# The records
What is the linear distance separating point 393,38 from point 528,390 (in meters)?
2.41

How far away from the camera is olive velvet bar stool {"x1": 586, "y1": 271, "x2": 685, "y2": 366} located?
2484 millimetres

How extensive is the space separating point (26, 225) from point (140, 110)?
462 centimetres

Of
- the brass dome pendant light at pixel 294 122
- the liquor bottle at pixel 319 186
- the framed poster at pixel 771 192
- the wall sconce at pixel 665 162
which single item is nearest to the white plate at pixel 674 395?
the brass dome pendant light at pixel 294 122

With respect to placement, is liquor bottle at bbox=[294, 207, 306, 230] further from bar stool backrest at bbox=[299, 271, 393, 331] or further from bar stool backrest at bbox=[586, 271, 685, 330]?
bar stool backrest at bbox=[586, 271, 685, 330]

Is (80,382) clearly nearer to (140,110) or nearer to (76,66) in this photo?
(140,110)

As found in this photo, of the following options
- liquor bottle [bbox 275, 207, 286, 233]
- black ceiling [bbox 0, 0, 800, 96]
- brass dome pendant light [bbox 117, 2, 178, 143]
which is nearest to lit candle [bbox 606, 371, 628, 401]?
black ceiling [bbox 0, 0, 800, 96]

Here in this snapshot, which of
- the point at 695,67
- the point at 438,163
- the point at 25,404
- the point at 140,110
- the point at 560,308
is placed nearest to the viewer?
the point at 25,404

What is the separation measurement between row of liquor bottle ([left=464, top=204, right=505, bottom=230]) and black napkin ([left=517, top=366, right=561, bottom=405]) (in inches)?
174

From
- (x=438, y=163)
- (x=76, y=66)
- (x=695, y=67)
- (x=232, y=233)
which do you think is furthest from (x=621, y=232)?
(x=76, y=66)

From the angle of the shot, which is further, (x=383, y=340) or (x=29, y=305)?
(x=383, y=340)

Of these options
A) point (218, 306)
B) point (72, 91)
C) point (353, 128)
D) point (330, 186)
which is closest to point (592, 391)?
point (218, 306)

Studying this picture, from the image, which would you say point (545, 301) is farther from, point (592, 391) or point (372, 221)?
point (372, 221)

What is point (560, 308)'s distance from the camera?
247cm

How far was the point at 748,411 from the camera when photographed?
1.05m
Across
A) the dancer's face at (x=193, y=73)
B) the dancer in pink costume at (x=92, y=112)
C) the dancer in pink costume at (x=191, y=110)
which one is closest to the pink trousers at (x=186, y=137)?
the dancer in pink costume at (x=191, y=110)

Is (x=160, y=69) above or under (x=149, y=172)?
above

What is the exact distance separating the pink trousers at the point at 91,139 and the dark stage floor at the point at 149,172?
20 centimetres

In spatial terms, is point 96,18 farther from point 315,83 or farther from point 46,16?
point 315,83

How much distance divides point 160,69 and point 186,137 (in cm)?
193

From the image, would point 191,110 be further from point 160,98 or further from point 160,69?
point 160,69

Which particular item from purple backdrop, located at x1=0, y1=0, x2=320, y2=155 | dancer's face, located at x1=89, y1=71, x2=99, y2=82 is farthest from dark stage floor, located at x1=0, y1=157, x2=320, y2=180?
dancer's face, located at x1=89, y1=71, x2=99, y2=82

# The task
Could you copy out the entire listing above, line for line, without changing a word?

# Result of the task
What is the linear distance separating point 393,38 from point 528,390 (in meters)?
2.41

How far away from the camera is olive velvet bar stool {"x1": 586, "y1": 271, "x2": 685, "y2": 366} located?
2484 millimetres

How extensive is the space separating point (26, 225) from point (140, 110)?
462 centimetres

Of
- the brass dome pendant light at pixel 294 122
- the liquor bottle at pixel 319 186
- the framed poster at pixel 771 192
- the wall sconce at pixel 665 162
which single item is nearest to the white plate at pixel 674 395?
the brass dome pendant light at pixel 294 122

With respect to placement, is liquor bottle at bbox=[294, 207, 306, 230] further from bar stool backrest at bbox=[299, 271, 393, 331] or further from bar stool backrest at bbox=[586, 271, 685, 330]?
bar stool backrest at bbox=[586, 271, 685, 330]

Is (80,382) clearly nearer to (140,110) or nearer to (76,66) in this photo?
(140,110)

As found in this photo, of the following options
- liquor bottle [bbox 275, 207, 286, 233]
- black ceiling [bbox 0, 0, 800, 96]
- brass dome pendant light [bbox 117, 2, 178, 143]
which is nearest to lit candle [bbox 606, 371, 628, 401]?
black ceiling [bbox 0, 0, 800, 96]

Here in this snapshot, which of
- the point at 695,67
- the point at 438,163
- the point at 25,404
- the point at 140,110
- the point at 560,308
is placed nearest to the viewer?
the point at 25,404

What is the separation measurement between row of liquor bottle ([left=464, top=204, right=505, bottom=230]) and black napkin ([left=517, top=366, right=561, bottom=405]) (in inches)?
174

From
- (x=438, y=163)
- (x=76, y=66)
- (x=695, y=67)
- (x=232, y=233)
which do you think is furthest from (x=621, y=232)?
(x=76, y=66)

From the angle of the shot, which is further, (x=383, y=340) or (x=29, y=305)?
(x=383, y=340)

Of these options
A) point (218, 306)
B) point (72, 91)
C) point (353, 128)
D) point (330, 186)
which is closest to point (592, 391)?
point (218, 306)

Studying this picture, from the image, which would you say point (545, 301) is farther from, point (592, 391) or point (372, 221)?
point (372, 221)

What is point (560, 308)'s distance from the camera?
247cm

How far was the point at 748,411 from the camera when photographed?
1.05m
Across
A) the dancer's face at (x=193, y=73)
B) the dancer in pink costume at (x=92, y=112)
C) the dancer in pink costume at (x=191, y=110)
which one is closest to the pink trousers at (x=186, y=137)?
the dancer in pink costume at (x=191, y=110)

Is (x=160, y=69) above or under (x=149, y=172)?
above

What is the exact distance separating the pink trousers at the point at 91,139 and the dark stage floor at the point at 149,172?
20 centimetres

In spatial terms, is point 96,18 farther from point 315,83 or farther from point 46,16?
point 315,83

How much distance divides point 160,69 and point 186,137 (in cm)?
193

From the image, would point 191,110 be further from point 160,98 or further from point 160,69?
point 160,69

Which particular item from purple backdrop, located at x1=0, y1=0, x2=320, y2=155 | dancer's face, located at x1=89, y1=71, x2=99, y2=82 is farthest from dark stage floor, located at x1=0, y1=157, x2=320, y2=180?
dancer's face, located at x1=89, y1=71, x2=99, y2=82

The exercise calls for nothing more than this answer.